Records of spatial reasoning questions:
----------
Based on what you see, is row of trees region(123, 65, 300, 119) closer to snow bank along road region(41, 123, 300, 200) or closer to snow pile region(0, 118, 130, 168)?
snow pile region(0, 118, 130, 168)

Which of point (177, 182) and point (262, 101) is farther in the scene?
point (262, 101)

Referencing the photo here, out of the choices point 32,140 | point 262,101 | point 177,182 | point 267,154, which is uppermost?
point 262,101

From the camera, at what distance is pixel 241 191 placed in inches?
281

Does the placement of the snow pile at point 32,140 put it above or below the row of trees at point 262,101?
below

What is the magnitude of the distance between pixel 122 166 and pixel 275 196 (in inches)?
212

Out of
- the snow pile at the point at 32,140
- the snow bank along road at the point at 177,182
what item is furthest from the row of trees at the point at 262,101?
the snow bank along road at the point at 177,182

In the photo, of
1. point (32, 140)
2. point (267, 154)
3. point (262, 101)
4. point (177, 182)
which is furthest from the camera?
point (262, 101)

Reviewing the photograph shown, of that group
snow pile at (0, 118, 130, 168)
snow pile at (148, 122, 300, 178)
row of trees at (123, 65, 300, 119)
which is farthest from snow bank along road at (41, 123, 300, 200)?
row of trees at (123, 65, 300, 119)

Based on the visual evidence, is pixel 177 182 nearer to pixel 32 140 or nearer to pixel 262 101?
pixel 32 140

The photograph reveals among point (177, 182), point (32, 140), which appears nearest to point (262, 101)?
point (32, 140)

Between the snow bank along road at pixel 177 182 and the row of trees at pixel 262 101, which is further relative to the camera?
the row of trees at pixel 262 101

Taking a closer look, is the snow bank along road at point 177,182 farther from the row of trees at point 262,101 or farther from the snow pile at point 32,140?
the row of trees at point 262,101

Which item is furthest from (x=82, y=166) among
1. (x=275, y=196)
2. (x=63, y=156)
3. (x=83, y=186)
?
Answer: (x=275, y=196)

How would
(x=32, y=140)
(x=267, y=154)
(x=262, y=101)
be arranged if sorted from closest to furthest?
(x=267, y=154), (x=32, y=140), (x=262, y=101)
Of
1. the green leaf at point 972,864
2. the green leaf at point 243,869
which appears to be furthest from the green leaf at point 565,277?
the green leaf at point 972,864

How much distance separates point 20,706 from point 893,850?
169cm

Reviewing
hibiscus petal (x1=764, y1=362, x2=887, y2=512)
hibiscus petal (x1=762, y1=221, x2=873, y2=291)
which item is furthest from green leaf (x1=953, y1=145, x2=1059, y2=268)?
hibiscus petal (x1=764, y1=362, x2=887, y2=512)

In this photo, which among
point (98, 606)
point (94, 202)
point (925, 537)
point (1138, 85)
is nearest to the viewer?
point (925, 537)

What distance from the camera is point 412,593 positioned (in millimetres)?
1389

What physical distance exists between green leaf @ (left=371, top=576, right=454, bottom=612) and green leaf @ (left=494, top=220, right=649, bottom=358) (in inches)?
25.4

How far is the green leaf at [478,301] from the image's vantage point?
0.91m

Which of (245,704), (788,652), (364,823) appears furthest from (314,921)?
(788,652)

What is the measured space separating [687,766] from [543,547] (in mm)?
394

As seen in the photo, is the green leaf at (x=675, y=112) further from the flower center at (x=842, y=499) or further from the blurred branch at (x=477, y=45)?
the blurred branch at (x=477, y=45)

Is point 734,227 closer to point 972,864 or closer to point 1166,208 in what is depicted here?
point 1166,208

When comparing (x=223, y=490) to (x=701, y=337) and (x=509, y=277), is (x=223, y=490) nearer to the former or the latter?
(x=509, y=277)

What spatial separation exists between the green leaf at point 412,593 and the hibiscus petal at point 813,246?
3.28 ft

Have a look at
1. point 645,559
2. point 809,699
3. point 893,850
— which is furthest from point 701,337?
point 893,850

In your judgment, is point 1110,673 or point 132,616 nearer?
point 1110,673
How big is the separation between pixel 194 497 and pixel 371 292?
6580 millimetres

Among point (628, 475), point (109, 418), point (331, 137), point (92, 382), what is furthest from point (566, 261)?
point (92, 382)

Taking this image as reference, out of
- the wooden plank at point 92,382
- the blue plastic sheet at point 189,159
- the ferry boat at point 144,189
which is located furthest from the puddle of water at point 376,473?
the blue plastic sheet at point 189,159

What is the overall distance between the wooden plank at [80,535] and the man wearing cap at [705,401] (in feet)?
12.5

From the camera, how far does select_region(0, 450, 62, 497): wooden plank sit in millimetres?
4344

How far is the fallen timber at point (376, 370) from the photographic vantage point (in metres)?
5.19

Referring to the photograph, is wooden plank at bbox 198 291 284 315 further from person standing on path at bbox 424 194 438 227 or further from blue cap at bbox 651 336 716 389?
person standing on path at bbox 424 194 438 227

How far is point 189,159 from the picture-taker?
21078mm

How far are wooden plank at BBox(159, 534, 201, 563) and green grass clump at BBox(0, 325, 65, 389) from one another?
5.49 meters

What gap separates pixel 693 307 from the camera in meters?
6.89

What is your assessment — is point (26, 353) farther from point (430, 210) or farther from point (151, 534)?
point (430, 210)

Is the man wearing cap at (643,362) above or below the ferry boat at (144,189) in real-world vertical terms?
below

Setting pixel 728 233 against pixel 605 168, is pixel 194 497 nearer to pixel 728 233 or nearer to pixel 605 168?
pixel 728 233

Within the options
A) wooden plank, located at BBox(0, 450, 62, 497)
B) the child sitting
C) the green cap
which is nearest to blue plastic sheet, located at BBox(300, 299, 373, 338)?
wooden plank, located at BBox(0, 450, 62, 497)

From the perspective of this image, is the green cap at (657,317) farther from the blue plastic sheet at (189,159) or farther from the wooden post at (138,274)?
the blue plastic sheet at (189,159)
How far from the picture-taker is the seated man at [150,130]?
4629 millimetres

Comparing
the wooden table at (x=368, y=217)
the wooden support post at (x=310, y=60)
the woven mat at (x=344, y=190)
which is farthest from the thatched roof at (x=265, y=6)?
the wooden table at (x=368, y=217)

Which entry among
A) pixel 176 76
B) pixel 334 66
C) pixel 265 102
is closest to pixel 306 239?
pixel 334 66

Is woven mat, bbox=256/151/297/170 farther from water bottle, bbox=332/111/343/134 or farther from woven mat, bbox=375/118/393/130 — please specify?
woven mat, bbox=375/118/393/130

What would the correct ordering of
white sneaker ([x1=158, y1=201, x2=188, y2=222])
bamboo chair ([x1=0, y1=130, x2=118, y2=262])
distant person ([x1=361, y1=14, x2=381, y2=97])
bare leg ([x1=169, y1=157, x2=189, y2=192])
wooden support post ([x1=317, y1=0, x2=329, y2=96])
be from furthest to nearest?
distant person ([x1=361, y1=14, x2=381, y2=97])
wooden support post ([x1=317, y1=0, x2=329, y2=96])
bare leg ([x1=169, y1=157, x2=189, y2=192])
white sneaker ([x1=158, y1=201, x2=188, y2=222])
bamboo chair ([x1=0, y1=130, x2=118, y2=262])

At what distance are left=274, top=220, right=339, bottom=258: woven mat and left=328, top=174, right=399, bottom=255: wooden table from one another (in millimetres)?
----------
> **GOAL**:
Rewrite all of the records above, replacing each occurrence of "farther" with "further" and changing nothing else.

> **SOLUTION TO THE EXERCISE**:
Based on what you see, is row of trees region(123, 65, 300, 119) closer to snow bank along road region(41, 123, 300, 200) or closer to snow pile region(0, 118, 130, 168)?
snow pile region(0, 118, 130, 168)

Which of point (177, 182) and point (262, 101) is further in the scene?
point (262, 101)

Referencing the photo here, out of the choices point 32,140 | point 262,101 | point 177,182 | point 267,154, which is uppermost?
point 262,101

From the camera, at what distance is pixel 241 191 placed in inches?
281

Does the placement of the snow pile at point 32,140 put it above or below the row of trees at point 262,101?
below

What is the magnitude of the distance between pixel 122 166 and pixel 275 196 (in inches)?
212

Out of
- the snow pile at the point at 32,140
- the snow bank along road at the point at 177,182
what item is furthest from the row of trees at the point at 262,101?
the snow bank along road at the point at 177,182

In the photo, of
1. point (32, 140)
2. point (267, 154)
3. point (262, 101)
4. point (177, 182)
which is furthest from the camera?
point (262, 101)

Reviewing the photograph shown, of that group
snow pile at (0, 118, 130, 168)
snow pile at (148, 122, 300, 178)
row of trees at (123, 65, 300, 119)
which is farthest from snow bank along road at (41, 123, 300, 200)?
row of trees at (123, 65, 300, 119)

Based on the visual evidence, is pixel 177 182 nearer to pixel 32 140 or nearer to pixel 262 101?
pixel 32 140

The photograph reveals among point (177, 182), point (32, 140), which appears nearest to point (262, 101)?
point (32, 140)

Between the snow bank along road at pixel 177 182 and the row of trees at pixel 262 101, which is further relative to the camera?
the row of trees at pixel 262 101

Taking a closer look, is the snow bank along road at point 177,182 further from the row of trees at point 262,101 or further from the snow pile at point 32,140?
the row of trees at point 262,101

Which item is furthest from (x=82, y=166) among
1. (x=275, y=196)
2. (x=63, y=156)
3. (x=83, y=186)
?
Answer: (x=275, y=196)

How would
(x=32, y=140)
(x=267, y=154)
(x=262, y=101)
be arranged if sorted from closest to furthest?
(x=267, y=154), (x=32, y=140), (x=262, y=101)
Of
1. the green leaf at point 972,864
2. the green leaf at point 243,869
which appears to be furthest from the green leaf at point 565,277?
the green leaf at point 972,864

How much distance separates point 20,706 from point 893,850?
169cm

Reviewing
hibiscus petal (x1=764, y1=362, x2=887, y2=512)
hibiscus petal (x1=762, y1=221, x2=873, y2=291)
which item is furthest from green leaf (x1=953, y1=145, x2=1059, y2=268)?
hibiscus petal (x1=764, y1=362, x2=887, y2=512)

In this photo, which among
point (98, 606)
point (94, 202)
point (925, 537)
point (1138, 85)
is nearest to the viewer?
point (925, 537)

What distance from the camera is point 412,593 positioned (in millimetres)?
1389

What physical distance exists between green leaf @ (left=371, top=576, right=454, bottom=612) and green leaf @ (left=494, top=220, right=649, bottom=358) (in inches)?
25.4

How far is the green leaf at [478,301] from the image's vantage point?
0.91m

Which of (245,704), (788,652), (364,823) appears furthest from (314,921)?
(788,652)

What is the measured space separating [687,766] from [543,547] (in mm)?
394

As seen in the photo, is the green leaf at (x=675, y=112) further from the flower center at (x=842, y=499) or further from the blurred branch at (x=477, y=45)?
the blurred branch at (x=477, y=45)

Is point 734,227 closer to point 972,864 or closer to point 1166,208 in what is depicted here?
point 1166,208

When comparing (x=223, y=490) to (x=701, y=337) and (x=509, y=277), is (x=223, y=490) nearer to the former or the latter?
(x=509, y=277)

What spatial separation exists between the green leaf at point 412,593 and the hibiscus petal at point 813,246?
3.28 ft

Have a look at
1. point 645,559
2. point 809,699
3. point 893,850
— which is furthest from point 701,337?
point 893,850

In your judgment, is point 1110,673 or point 132,616 nearer?
point 1110,673
How big is the separation between pixel 194 497 and pixel 371 292?
6580 millimetres

Among point (628, 475), point (109, 418), point (331, 137), point (92, 382), what is furthest from point (566, 261)?
point (92, 382)

Taking this image as reference, out of
- the wooden plank at point 92,382
- the blue plastic sheet at point 189,159
- the ferry boat at point 144,189
which is located furthest from the puddle of water at point 376,473?
the blue plastic sheet at point 189,159

What is the overall distance between the wooden plank at [80,535] and the man wearing cap at [705,401] (in feet)?
12.5

From the camera, how far does select_region(0, 450, 62, 497): wooden plank sit in millimetres?
4344

How far is the fallen timber at point (376, 370) from the photographic vantage point (in metres)?
5.19

Referring to the photograph, is wooden plank at bbox 198 291 284 315 further from person standing on path at bbox 424 194 438 227 or further from blue cap at bbox 651 336 716 389?
person standing on path at bbox 424 194 438 227

How far is point 189,159 from the picture-taker?
21078mm

How far are wooden plank at BBox(159, 534, 201, 563) and green grass clump at BBox(0, 325, 65, 389) from one another?
5.49 meters

What gap separates pixel 693 307 from the camera in meters?
6.89

What is your assessment — is point (26, 353) further from point (430, 210) or further from point (151, 534)?
point (430, 210)

Is the man wearing cap at (643,362) above or below the ferry boat at (144,189) in real-world vertical terms?
below

Setting pixel 728 233 against pixel 605 168, is pixel 194 497 nearer to pixel 728 233 or nearer to pixel 605 168?
pixel 728 233

Within the options
A) wooden plank, located at BBox(0, 450, 62, 497)
B) the child sitting
C) the green cap
which is nearest to blue plastic sheet, located at BBox(300, 299, 373, 338)?
wooden plank, located at BBox(0, 450, 62, 497)

From the perspective of this image, is the green cap at (657,317) further from the blue plastic sheet at (189,159) or further from the wooden post at (138,274)?
the blue plastic sheet at (189,159)
How far from the picture-taker is the seated man at [150,130]?
4629 millimetres

Comparing
the wooden table at (x=368, y=217)
the wooden support post at (x=310, y=60)
the woven mat at (x=344, y=190)
which is farthest from the thatched roof at (x=265, y=6)?
the wooden table at (x=368, y=217)

Which entry among
A) pixel 176 76
B) pixel 334 66
C) pixel 265 102
is closest to pixel 306 239?
pixel 334 66

Is woven mat, bbox=256/151/297/170 further from water bottle, bbox=332/111/343/134 or further from woven mat, bbox=375/118/393/130 — please specify?
woven mat, bbox=375/118/393/130

What would the correct ordering of
white sneaker ([x1=158, y1=201, x2=188, y2=222])
bamboo chair ([x1=0, y1=130, x2=118, y2=262])
distant person ([x1=361, y1=14, x2=381, y2=97])
bare leg ([x1=169, y1=157, x2=189, y2=192])
wooden support post ([x1=317, y1=0, x2=329, y2=96])
be from furthest to nearest?
distant person ([x1=361, y1=14, x2=381, y2=97])
wooden support post ([x1=317, y1=0, x2=329, y2=96])
bare leg ([x1=169, y1=157, x2=189, y2=192])
white sneaker ([x1=158, y1=201, x2=188, y2=222])
bamboo chair ([x1=0, y1=130, x2=118, y2=262])

At what distance are left=274, top=220, right=339, bottom=258: woven mat and left=328, top=174, right=399, bottom=255: wooden table from one another (in millimetres)?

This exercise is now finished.